**TASK PROMPT**. Could you restate every entry word for word, leaving the pictures out?

**PROVIDED MATERIAL**.
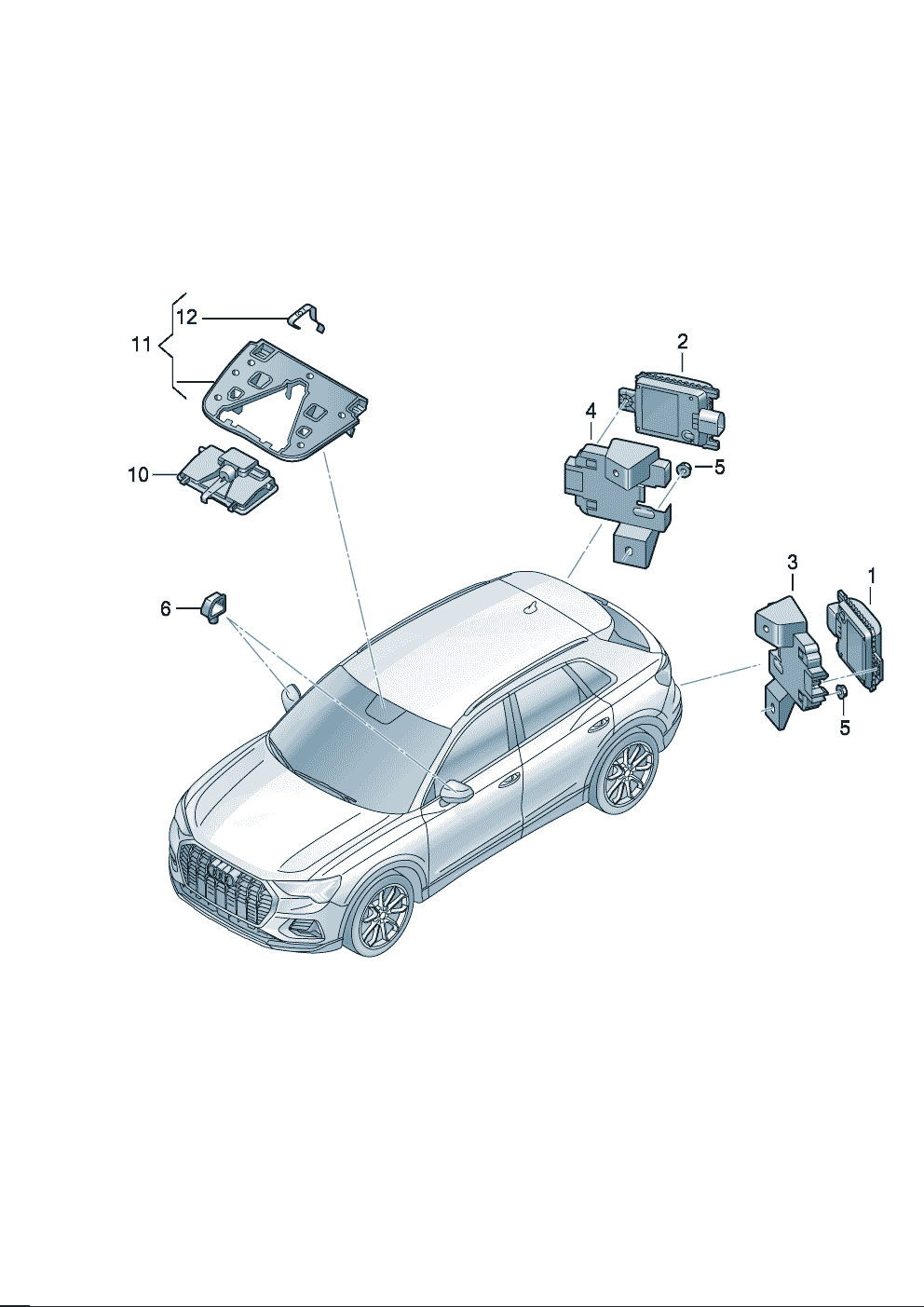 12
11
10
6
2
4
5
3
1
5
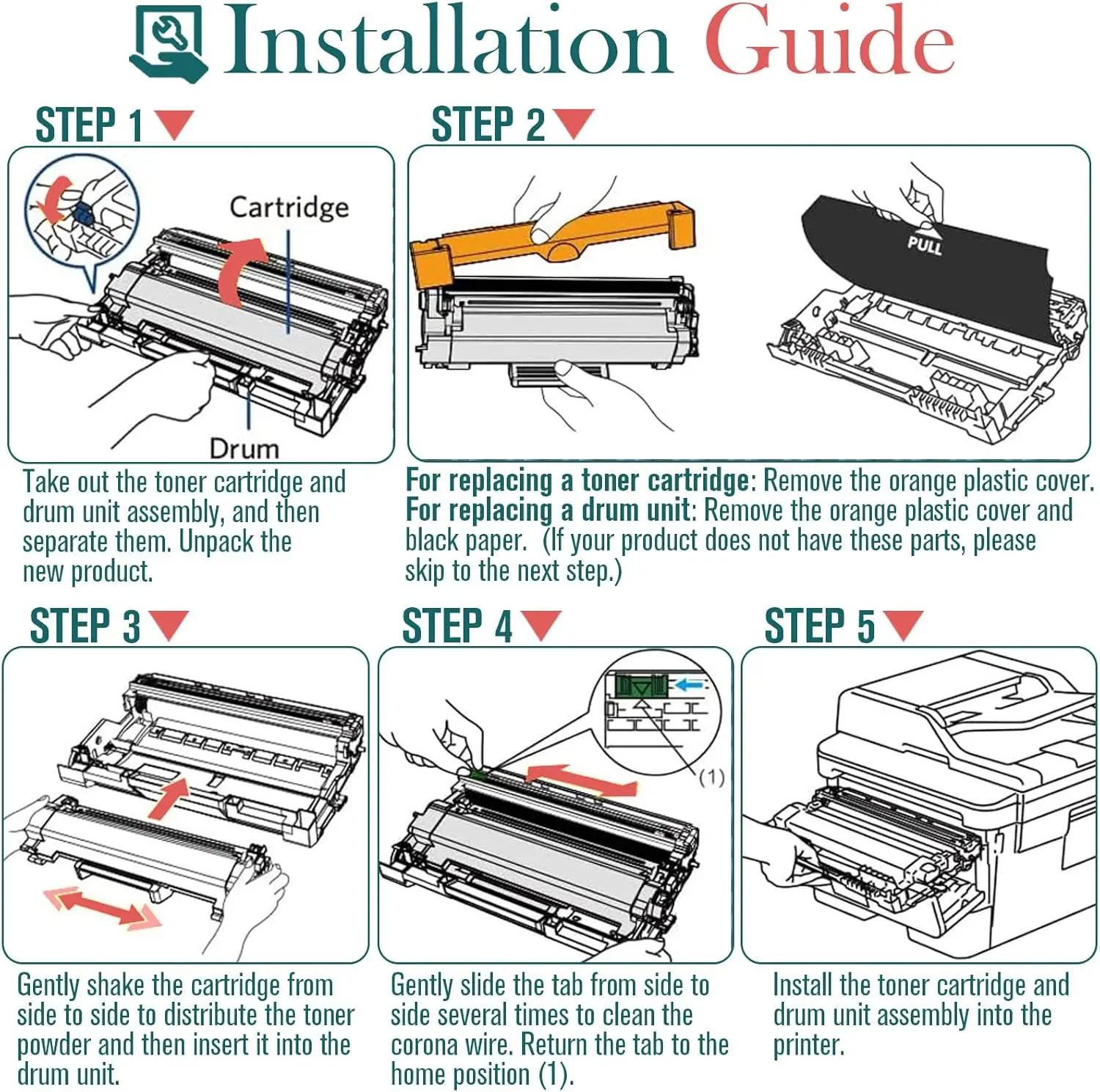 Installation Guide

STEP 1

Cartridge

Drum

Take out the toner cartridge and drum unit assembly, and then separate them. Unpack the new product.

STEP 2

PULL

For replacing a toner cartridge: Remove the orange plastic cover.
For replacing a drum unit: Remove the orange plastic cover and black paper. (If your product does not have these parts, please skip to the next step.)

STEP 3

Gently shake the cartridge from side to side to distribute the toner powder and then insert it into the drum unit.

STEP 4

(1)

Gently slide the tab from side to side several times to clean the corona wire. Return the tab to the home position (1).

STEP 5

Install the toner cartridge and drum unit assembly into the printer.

**RESPONSE TO THE EXERCISE**.
 12
11
10
6
2
4
5
3
1
5
 Installation Guide

STEP 1

Cartridge

Drum

Take out the toner cartridge and drum unit assembly, and then separate them. Unpack the new product.

STEP 2

PULL

For replacing a toner cartridge: Remove the orange plastic cover.
For replacing a drum unit: Remove the orange plastic cover and black paper. (If your product does not have these parts, please skip to the next step.)

STEP 3

Gently shake the cartridge from side to side to distribute the toner powder and then insert it into the drum unit.

STEP 4

(1)

Gently slide the tab from side to side several times to clean the corona wire. Return the tab to the home position (1).

STEP 5

Install the toner cartridge and drum unit assembly into the printer.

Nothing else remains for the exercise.